For the BRICS countries, the IMF's participation in the second bailout package for Greece and the replenishment of fixed-term credit lines available to the IMF, with which the new aid is to be funded, are welcome occasions for a show of strength. In the long term, their goal is to revise their relative importance within the fund's decision-making bodies to reflect their increased importance to the global economy. A tough struggle is practically guaranteed for the next few years.
At a meeting in New Delhi, India two weeks ago, the leaders of the BRICS countries formulated the strategy they will pursue at the spring meeting in Washington. They agreed that it is "imperative" that their countries play a more important role in the IMF, and that their growing economic importance should also be reflected in their presence and voting power within the organization's decision-making bodies.
They also sent a clear warning in Europe's direction, namely that the efforts to increase the fund's lending capacities could only succeed if reform resolutions that have already been agreed upon are also implemented.
The emerging economies have been striving for more influence in the IMF for years, and in 2010 the established industrial powers finally granted their wish. So far, however, actual practice has belied all major plans.
It has yet to be determined when the increase in the capital ratios for China and other emerging economies agreed at the time will come into effect. And it still isn't clear when the Europeans will comply with their promise to relinquish two seats on the IMF's executive board, its supreme decision-making body, where they are notoriously overrepresented.
'The Europeans Are Not Accommodating Us'
"The Europeans want our help, but they are not accommodating us when it comes to the IMF reform," says Paulo Nogueira Batista, 57, the representative of Brazil and eight other Latin American countries on the IMF Executive Board. "That's very strange indeed."
The Brazilian economist is something of a ringleader for the BRICS countries on the IMF Executive Board. He makes no secret of his skepticism toward the Copenhagen decisions of late March. The Europeans replenished the bailout funds "less than promised," he says. In fact, some €300 billion of the €800 billion have already been earmarked. "The process is very intransparent," says Nogueira Batista.
Not surprisingly, Nogueira Batista and his counterparts are hesitant when it comes to further IMF aid. He stresses that his government has not made any final decisions yet, and that he cannot anticipate any such decisions. Nevertheless, he says, "I don't think it's a done deal that approval will be issued at the spring meeting." It is quite possible, he adds, that the decision will not be reached until the G-20 summit in June.
# # # #
**Problems to work on:**
A: Decide whether each statement agrees with the passage on the BRICS countries and the IMF: (i) The BRICS leaders met in New Delhi to plan their strategy for the spring meeting in Washington. (ii) The Europeans have already given up two seats on the IMF's executive board. (iii) Nogueira Batista represents only Brazil on the IMF Executive Board. For each, answer yes or no and quote the words of the passage that settle it.
B: Carry the passage on the BRICS countries and the IMF further, starting after its last sentence.
The records have no connection to the passage on the BRICS countries and the IMF.

(Stored items from a collection)
# # # #
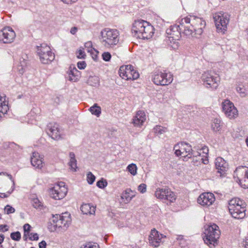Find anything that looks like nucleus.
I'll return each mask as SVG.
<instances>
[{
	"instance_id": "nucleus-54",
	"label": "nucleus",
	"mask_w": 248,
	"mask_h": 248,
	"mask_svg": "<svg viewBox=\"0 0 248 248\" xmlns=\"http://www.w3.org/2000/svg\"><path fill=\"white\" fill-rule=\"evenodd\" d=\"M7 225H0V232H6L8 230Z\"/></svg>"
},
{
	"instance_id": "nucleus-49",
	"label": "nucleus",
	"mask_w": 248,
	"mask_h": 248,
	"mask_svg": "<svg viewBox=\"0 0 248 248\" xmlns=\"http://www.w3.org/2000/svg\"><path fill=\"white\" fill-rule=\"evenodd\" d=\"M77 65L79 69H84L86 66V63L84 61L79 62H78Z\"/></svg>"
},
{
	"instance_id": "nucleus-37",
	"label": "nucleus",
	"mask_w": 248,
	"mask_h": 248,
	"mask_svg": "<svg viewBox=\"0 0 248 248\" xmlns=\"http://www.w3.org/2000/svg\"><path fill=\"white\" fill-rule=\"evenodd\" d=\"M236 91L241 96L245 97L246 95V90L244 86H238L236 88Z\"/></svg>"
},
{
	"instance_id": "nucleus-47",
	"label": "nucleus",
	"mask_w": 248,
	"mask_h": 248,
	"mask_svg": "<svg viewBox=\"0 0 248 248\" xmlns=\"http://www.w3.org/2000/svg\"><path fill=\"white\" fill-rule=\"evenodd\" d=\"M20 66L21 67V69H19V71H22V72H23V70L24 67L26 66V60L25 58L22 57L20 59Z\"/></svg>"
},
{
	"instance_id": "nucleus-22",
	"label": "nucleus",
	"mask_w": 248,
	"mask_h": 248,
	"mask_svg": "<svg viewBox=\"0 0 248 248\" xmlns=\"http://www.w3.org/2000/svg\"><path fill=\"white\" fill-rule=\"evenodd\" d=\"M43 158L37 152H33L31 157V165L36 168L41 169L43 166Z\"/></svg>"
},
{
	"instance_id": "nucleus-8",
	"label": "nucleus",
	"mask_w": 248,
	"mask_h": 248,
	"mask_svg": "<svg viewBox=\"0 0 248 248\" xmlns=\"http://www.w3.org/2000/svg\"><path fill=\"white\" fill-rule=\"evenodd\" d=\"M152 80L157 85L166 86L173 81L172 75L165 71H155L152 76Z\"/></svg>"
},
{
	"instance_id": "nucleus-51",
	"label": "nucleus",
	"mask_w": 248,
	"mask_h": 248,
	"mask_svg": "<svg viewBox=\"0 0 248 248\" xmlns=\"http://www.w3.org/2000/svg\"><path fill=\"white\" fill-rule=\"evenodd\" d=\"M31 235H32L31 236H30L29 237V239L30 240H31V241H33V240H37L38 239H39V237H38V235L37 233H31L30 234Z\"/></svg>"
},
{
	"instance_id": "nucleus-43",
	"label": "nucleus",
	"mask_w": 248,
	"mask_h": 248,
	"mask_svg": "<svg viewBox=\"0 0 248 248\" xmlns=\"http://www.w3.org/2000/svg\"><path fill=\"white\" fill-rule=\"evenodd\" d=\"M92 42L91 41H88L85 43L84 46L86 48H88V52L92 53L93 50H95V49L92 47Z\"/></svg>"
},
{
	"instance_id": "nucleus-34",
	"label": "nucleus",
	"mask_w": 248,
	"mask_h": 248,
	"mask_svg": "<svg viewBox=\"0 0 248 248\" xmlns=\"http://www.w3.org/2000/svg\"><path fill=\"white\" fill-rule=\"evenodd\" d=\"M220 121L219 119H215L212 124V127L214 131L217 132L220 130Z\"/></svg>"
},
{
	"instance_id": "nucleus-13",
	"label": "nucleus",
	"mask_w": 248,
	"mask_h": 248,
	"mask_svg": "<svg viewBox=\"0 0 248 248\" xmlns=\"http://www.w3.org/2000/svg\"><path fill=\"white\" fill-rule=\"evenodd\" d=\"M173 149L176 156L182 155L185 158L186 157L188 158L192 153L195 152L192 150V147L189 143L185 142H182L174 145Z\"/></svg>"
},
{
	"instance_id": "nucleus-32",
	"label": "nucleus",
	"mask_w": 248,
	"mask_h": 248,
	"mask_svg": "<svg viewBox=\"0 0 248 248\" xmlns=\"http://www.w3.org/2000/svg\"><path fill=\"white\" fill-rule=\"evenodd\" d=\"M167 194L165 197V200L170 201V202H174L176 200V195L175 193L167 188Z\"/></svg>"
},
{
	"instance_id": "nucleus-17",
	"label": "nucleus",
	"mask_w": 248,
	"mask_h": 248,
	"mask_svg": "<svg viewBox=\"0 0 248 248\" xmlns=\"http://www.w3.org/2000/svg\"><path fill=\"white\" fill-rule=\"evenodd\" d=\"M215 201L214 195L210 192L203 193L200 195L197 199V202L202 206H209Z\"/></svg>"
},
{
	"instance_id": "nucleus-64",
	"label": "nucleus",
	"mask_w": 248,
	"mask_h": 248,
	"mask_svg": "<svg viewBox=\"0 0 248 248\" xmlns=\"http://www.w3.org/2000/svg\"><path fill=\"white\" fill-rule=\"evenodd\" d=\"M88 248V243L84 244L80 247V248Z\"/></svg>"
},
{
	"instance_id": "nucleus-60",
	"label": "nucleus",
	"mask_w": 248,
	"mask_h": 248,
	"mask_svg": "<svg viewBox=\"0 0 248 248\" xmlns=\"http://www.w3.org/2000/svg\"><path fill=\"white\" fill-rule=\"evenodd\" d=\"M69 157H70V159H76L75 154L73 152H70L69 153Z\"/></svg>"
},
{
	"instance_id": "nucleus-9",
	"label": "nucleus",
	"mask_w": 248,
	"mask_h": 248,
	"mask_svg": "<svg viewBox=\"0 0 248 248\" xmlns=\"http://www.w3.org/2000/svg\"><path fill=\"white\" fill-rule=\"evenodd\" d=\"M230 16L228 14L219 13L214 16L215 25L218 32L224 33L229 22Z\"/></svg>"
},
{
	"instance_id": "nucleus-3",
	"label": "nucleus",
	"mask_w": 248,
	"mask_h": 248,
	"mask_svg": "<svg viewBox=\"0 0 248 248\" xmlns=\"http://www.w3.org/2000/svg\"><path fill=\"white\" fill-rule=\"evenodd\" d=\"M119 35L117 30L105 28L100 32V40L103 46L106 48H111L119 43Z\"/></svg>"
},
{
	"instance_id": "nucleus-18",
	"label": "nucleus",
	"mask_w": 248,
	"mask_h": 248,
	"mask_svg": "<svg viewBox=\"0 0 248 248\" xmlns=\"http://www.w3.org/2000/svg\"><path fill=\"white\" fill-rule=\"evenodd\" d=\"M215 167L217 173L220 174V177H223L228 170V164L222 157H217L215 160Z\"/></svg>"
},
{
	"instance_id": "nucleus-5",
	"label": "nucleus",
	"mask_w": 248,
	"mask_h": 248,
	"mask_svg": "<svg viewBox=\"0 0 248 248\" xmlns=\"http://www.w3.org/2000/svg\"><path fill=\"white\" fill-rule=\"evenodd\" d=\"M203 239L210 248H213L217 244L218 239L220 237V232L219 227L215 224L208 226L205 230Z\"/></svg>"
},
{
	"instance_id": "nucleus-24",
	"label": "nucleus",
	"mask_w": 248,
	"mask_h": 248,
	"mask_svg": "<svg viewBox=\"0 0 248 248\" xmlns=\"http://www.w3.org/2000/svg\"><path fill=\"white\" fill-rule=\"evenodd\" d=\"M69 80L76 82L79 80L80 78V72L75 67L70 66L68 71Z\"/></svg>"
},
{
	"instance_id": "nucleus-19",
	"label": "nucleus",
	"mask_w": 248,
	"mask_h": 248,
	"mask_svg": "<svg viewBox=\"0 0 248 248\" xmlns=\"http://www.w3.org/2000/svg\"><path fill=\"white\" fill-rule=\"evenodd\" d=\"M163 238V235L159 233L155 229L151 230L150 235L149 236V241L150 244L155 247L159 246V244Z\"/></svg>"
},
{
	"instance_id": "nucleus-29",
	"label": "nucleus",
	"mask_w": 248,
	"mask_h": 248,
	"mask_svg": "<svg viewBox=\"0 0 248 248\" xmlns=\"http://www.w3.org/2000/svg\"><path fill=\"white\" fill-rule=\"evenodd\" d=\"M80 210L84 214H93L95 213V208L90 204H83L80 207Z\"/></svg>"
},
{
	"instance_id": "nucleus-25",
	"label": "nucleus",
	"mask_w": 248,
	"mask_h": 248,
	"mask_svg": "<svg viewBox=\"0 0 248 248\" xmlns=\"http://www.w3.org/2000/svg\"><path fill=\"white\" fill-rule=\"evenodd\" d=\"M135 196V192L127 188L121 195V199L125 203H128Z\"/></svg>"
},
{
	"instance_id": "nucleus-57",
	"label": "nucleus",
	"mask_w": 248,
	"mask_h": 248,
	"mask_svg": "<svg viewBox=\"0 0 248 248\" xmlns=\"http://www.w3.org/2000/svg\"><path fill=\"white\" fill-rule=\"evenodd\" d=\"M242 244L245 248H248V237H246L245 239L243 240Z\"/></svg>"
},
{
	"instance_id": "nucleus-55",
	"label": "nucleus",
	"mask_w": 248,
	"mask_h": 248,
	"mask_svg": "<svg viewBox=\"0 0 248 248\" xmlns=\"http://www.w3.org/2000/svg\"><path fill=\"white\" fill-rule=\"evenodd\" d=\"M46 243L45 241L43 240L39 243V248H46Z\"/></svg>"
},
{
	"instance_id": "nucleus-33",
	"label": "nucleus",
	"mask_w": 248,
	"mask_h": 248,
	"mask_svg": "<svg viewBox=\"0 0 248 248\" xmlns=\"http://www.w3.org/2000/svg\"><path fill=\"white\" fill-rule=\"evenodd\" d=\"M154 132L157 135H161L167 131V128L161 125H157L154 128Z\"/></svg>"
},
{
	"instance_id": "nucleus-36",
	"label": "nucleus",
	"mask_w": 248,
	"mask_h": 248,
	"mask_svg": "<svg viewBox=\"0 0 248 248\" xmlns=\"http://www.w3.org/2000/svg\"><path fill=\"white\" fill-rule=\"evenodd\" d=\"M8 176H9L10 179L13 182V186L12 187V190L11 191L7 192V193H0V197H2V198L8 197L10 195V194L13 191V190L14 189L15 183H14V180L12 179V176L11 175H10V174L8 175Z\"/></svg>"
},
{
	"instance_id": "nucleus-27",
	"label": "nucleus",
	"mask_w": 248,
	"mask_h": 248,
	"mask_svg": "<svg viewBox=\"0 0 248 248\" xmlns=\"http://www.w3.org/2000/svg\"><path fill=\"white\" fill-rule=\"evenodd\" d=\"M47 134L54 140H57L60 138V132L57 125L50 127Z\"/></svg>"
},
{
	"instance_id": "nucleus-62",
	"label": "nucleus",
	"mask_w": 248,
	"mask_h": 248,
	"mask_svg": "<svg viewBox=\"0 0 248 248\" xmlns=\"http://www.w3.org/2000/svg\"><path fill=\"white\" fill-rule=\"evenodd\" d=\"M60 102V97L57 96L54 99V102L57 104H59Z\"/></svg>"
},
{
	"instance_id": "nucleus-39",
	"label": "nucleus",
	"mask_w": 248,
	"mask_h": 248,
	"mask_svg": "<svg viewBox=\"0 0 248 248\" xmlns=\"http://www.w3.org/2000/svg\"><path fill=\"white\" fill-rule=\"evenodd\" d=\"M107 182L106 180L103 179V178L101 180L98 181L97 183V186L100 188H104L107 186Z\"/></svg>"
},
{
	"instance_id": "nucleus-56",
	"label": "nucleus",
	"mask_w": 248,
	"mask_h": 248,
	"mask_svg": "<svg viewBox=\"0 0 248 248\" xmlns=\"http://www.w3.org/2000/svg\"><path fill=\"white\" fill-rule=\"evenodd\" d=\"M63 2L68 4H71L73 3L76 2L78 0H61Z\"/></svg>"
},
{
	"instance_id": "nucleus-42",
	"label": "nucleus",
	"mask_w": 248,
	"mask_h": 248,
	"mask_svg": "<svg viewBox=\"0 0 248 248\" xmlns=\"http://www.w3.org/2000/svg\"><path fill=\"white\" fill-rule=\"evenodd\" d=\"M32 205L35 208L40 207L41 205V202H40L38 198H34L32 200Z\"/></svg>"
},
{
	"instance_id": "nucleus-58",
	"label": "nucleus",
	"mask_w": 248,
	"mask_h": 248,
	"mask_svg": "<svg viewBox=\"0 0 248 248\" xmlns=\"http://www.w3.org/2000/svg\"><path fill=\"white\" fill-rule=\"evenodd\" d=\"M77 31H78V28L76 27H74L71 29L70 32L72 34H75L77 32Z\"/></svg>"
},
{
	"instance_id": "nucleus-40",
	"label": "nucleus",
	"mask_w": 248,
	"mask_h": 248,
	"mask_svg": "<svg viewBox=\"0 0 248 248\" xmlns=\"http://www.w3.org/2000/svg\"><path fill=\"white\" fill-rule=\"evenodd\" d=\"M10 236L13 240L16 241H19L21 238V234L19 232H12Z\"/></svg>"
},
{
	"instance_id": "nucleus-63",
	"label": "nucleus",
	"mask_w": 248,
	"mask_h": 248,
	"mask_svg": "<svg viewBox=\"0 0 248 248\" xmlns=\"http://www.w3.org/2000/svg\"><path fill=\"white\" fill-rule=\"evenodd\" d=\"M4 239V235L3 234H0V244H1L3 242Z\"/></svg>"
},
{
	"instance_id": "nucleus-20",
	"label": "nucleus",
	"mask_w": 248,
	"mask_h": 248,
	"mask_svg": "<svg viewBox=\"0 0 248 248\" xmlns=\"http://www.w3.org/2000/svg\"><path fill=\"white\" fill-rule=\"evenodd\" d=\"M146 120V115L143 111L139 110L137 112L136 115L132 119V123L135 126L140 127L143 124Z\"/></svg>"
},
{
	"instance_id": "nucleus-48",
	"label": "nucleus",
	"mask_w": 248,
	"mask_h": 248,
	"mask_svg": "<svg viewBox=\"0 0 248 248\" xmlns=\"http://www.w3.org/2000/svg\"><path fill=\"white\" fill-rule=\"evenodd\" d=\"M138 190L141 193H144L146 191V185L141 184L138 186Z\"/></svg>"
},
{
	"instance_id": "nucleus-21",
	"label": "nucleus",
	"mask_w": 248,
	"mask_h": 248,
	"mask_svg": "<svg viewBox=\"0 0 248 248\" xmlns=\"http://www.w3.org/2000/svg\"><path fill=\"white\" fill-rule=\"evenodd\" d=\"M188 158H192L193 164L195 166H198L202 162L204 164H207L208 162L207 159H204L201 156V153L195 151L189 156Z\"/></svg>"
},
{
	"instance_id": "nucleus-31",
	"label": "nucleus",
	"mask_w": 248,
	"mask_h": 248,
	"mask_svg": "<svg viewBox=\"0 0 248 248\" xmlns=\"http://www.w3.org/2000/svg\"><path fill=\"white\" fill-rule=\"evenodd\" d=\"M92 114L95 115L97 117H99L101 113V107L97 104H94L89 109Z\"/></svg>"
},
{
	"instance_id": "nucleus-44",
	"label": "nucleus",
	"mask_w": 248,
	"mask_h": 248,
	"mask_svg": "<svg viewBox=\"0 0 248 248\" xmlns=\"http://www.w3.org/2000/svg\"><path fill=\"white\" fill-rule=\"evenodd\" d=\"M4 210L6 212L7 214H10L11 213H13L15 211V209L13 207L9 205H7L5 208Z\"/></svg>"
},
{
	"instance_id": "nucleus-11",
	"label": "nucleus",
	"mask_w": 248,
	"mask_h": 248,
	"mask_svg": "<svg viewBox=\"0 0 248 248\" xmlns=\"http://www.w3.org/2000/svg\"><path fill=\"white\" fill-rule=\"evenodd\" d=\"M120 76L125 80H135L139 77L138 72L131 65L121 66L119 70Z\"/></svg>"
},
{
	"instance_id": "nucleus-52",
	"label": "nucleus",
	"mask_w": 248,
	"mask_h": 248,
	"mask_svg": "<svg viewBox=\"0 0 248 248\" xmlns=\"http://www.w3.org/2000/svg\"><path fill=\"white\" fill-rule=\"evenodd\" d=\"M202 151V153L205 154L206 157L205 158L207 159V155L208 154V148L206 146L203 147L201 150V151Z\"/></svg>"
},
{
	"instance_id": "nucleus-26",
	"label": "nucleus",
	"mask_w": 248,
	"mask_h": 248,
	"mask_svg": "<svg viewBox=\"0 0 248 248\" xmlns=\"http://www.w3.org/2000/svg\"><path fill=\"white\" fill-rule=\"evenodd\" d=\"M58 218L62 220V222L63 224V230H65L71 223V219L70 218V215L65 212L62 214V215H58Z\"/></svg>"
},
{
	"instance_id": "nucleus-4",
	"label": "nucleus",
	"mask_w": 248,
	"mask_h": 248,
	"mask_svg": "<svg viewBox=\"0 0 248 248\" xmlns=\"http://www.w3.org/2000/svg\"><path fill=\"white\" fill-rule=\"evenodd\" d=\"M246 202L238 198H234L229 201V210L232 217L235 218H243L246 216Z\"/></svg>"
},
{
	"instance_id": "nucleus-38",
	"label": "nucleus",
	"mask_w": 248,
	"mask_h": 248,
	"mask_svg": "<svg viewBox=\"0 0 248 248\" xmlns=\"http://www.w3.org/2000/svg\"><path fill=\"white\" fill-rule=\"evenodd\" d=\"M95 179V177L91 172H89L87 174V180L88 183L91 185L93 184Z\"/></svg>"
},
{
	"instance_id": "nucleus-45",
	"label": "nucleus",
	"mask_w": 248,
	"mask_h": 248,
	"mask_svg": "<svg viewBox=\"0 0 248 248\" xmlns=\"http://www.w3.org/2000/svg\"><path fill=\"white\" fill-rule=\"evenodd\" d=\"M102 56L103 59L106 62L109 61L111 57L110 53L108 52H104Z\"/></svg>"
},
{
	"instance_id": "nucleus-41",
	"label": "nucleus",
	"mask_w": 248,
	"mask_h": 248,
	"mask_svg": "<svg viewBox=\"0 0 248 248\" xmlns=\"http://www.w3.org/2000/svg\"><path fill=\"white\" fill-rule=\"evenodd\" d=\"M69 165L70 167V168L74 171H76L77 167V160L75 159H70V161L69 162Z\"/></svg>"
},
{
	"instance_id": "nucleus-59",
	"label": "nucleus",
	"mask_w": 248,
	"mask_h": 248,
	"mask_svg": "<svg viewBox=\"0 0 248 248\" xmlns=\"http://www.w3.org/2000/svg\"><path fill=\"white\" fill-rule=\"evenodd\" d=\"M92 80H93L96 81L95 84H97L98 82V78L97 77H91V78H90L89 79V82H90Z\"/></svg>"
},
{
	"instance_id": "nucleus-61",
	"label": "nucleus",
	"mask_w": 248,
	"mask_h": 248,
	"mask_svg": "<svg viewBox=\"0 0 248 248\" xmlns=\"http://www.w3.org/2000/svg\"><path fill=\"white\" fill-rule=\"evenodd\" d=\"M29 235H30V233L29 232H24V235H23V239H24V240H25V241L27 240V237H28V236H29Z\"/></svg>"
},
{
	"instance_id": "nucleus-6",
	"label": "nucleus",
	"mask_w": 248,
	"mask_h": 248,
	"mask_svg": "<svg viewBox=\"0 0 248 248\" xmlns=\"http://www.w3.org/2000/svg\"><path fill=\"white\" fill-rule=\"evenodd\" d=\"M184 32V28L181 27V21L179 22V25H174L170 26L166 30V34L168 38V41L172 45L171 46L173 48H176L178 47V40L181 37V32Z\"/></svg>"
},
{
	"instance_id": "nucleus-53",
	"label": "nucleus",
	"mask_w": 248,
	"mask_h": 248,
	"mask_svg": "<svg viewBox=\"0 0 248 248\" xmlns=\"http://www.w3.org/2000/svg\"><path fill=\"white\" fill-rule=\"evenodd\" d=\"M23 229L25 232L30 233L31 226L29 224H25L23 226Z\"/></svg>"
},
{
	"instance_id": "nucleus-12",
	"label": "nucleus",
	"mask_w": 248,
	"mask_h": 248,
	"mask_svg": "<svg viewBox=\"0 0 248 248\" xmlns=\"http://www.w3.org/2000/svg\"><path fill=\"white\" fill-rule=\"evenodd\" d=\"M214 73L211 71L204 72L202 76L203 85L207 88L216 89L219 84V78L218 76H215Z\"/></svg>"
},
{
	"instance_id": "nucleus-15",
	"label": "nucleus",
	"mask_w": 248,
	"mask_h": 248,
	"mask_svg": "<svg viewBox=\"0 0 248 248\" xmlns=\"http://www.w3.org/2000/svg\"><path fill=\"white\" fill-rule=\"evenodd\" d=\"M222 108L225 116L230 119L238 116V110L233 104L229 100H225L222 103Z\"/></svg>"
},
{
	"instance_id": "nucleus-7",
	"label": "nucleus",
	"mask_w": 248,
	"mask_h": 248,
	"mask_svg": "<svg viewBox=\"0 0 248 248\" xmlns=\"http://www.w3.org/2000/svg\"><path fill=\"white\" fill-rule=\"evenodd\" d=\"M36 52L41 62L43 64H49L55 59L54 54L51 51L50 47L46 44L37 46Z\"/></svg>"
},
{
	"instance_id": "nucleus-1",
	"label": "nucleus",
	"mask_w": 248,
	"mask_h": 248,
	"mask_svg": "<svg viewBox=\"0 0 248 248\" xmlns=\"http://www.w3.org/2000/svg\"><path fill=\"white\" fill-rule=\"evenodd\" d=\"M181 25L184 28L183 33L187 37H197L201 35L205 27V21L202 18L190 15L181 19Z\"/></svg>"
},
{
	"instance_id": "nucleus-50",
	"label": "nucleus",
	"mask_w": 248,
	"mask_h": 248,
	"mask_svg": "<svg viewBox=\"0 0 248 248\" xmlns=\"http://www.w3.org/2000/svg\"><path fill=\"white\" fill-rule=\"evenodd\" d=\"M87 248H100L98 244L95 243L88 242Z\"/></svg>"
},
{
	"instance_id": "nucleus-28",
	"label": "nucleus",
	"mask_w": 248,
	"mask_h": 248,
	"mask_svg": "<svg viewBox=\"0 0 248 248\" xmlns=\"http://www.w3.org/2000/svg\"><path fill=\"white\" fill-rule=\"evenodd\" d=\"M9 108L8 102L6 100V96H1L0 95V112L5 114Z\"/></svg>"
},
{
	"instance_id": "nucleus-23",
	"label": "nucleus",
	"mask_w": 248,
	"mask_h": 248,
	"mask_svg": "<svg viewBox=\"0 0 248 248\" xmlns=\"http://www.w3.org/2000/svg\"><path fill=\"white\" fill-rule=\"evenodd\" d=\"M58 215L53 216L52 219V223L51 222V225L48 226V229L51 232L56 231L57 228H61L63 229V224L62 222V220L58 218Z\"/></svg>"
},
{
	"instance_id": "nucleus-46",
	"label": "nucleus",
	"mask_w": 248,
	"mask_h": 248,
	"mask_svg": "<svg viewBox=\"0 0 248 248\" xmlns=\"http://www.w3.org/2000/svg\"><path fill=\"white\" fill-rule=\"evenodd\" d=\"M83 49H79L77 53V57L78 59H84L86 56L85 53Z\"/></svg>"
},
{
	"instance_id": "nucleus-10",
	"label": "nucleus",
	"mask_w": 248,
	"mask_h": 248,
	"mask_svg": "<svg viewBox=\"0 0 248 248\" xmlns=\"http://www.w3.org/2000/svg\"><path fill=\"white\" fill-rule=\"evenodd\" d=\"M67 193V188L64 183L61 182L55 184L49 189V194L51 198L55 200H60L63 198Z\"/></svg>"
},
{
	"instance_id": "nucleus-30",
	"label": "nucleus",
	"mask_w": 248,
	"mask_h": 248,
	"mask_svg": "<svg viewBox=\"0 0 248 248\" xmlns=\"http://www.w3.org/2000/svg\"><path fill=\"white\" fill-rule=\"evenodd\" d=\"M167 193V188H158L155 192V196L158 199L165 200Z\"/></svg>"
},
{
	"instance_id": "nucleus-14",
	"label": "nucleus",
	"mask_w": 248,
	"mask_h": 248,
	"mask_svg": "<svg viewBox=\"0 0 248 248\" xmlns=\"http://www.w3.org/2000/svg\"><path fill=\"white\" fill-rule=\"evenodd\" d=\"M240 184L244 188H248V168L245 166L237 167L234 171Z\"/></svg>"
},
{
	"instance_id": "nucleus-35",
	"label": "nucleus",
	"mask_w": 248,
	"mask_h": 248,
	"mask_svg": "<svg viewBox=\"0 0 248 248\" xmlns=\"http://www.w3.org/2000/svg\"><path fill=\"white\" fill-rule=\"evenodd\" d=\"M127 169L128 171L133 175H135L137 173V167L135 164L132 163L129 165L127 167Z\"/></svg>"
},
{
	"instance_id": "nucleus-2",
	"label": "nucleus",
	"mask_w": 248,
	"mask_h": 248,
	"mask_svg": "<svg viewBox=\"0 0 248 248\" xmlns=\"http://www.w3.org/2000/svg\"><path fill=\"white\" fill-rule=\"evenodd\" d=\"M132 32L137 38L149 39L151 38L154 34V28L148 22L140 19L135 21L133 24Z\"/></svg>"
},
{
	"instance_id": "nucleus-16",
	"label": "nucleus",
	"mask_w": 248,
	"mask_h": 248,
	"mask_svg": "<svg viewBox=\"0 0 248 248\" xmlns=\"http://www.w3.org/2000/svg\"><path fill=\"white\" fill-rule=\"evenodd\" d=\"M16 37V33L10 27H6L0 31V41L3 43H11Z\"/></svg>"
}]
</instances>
# # # #
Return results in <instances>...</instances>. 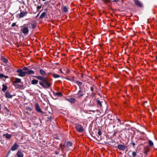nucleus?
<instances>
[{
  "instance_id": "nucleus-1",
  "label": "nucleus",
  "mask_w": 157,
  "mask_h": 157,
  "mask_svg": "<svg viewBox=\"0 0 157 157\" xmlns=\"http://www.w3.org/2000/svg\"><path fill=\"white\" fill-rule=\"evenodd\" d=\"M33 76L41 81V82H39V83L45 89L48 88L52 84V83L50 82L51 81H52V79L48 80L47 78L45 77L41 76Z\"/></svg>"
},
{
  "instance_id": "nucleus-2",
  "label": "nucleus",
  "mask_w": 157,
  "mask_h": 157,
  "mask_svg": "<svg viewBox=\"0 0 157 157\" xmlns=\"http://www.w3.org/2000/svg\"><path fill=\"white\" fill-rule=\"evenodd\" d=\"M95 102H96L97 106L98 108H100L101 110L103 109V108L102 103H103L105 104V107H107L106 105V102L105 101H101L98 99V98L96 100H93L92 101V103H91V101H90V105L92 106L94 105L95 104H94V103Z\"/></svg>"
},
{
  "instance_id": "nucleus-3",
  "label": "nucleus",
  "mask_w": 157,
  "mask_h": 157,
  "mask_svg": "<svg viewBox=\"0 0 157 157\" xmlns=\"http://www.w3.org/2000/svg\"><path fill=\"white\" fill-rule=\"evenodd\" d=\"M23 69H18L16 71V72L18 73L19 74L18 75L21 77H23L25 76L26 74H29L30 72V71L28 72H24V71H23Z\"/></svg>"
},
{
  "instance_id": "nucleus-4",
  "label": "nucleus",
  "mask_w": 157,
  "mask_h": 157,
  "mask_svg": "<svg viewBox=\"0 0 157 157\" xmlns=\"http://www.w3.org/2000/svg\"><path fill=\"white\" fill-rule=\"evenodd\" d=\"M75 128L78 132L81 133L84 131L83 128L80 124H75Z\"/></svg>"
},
# # # #
**Answers to the problems:**
A:
(i) Yes: "At a meeting in New Delhi, India two weeks ago, the leaders of the BRICS countries formulated the strategy they will pursue at the spring meeting in Washington."
(ii) No: "it still isn't clear when the Europeans will comply with their promise to relinquish two seats on the IMF's executive board"
(iii) No: "the representative of Brazil and eight other Latin American countries on the IMF Executive Board"

B:
The BRICS countries are playing for time. They are eager to demonstrate their power, and yet their goals are more far-reaching. They want to shift the voting shares within the IMF in their favor and break the Europeans' traditional claim to the top job at the Washington organization.
"The fund no longer reflects the realities of the 21st century," says Nogueira Batista. "The euro countries are abusing their power within the IMF," he adds, noting that far too much money and, therefore, too much risk is concentrated in Europe. In reality, says Nogueira Batista, the IMF hasn't deserved the title of International Monetary Fund for a long time now. "What we're dealing with here is a North Atlantic monetary fund."
A Fragile Alliance
The dispute over the replenishment of funds also offers the up-and-coming powers the chance to drive a wedge between the Americans and the Europeans, who have traditionally stuck together on most issues, including the selection of a new IMF managing director.
This time, however, the alliance seems fragile. The Americans are unwilling to provide additional funding for the global bailout fund, and they are also blocking the implementation of the reform resolutions. US President Barack Obama doesn't dare ask the US Congress to approve more funding for the IMF before the November presidential elections.
US Government Pulls Punches
"Europe has the capacity to solve its problems. The IMF cannot substitute for a robust euro area firewall," says US Treasury Secretary Timothy Geithner.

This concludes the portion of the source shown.